55 minutes ago, Anders Melander said:

Please verify that the comments I've added in the source are correct

Correct and very clear.

 

I like the introduction of the MappingTablePrecicion.. constants.

Share this post


Link to post

I might have introduced a bug in GR32_Resamplers, as it is, the left bound of the source rectangle is ignored. The fix is simple:

 

Line 1778 needs to be

 

SourceColor := @Src.Bits[ClusterY[0].Pos * Src.Width+SrcRect.Left];  //+SrcRect.Left was missing!

and line 1806:

        SourceColor := @Src.Bits[ClusterY[Y].Pos * Src.Width+SrcRect.Left];//+SrcRect.Left was missing!

Hope, you read this, Anders. If I don't hear from you, I'll create an issue on GitHub.

 

Edit: I definitely intoduced it by changing the order of the loops, I checked against an old version.
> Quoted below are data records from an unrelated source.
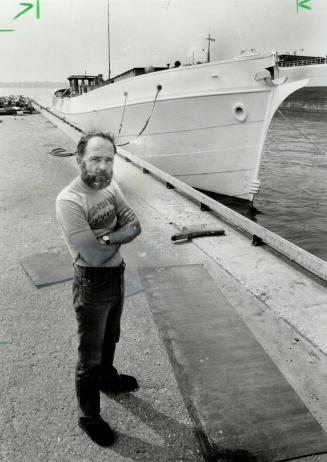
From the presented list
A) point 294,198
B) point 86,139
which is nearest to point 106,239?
point 86,139

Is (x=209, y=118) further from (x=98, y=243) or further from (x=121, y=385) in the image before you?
(x=98, y=243)

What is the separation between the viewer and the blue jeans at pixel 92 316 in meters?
2.41

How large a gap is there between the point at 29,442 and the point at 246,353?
198 centimetres

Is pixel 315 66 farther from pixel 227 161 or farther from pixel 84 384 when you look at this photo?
pixel 84 384

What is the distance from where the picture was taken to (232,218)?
680 cm

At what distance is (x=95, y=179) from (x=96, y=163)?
0.10 m

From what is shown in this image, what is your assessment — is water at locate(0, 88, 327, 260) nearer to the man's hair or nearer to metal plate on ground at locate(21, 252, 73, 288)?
metal plate on ground at locate(21, 252, 73, 288)

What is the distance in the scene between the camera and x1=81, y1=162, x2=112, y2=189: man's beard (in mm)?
2342

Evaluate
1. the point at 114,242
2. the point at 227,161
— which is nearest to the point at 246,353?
the point at 114,242

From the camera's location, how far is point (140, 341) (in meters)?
3.67

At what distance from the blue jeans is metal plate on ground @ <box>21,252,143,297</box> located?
1.93m

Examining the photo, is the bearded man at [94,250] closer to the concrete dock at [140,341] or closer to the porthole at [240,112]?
the concrete dock at [140,341]

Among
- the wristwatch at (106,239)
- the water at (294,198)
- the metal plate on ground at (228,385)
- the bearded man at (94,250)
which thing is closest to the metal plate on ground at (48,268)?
the metal plate on ground at (228,385)

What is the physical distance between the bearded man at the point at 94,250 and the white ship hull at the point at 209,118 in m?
8.84
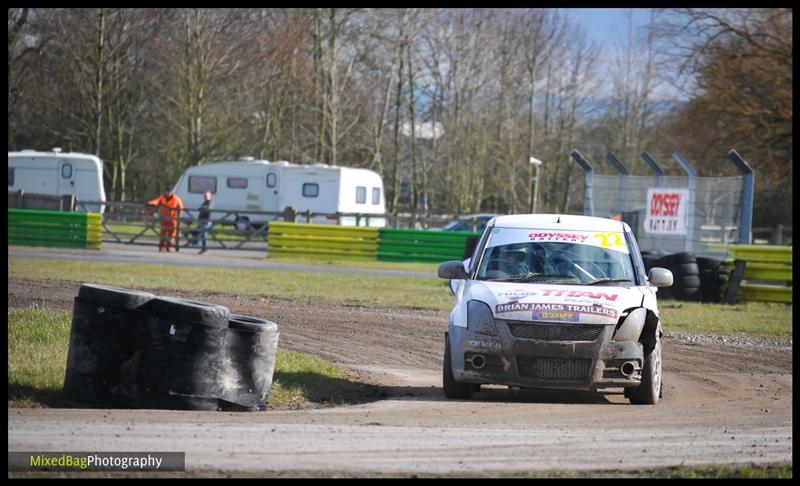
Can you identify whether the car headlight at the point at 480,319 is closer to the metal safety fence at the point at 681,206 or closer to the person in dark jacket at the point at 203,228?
the metal safety fence at the point at 681,206

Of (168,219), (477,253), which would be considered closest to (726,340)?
(477,253)

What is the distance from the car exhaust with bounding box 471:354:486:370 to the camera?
9750 millimetres

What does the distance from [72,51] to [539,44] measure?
899 inches

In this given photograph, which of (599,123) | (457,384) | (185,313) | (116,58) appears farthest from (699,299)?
(599,123)

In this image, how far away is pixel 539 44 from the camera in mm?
55656

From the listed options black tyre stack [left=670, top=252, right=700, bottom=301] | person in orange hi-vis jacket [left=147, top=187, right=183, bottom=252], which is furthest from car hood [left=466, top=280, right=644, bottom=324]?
person in orange hi-vis jacket [left=147, top=187, right=183, bottom=252]

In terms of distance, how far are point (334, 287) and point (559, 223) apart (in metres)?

Instead of

+SrcRect.Left

one should probably use

+MapXLoPos

 

Renate

Edited by Renate Schaaf
  • Like 1

Share this post


Link to post

Hi Anders,

Just tried the new version of Graphics32, and found that the downscaling with Box looks as cr***y as before we changed the radius to 0.5, which IS the logically correct value, since the box function has a support [-0.5,0.5]. I can't see right now what goes wrong with the upscaling, it must be something different.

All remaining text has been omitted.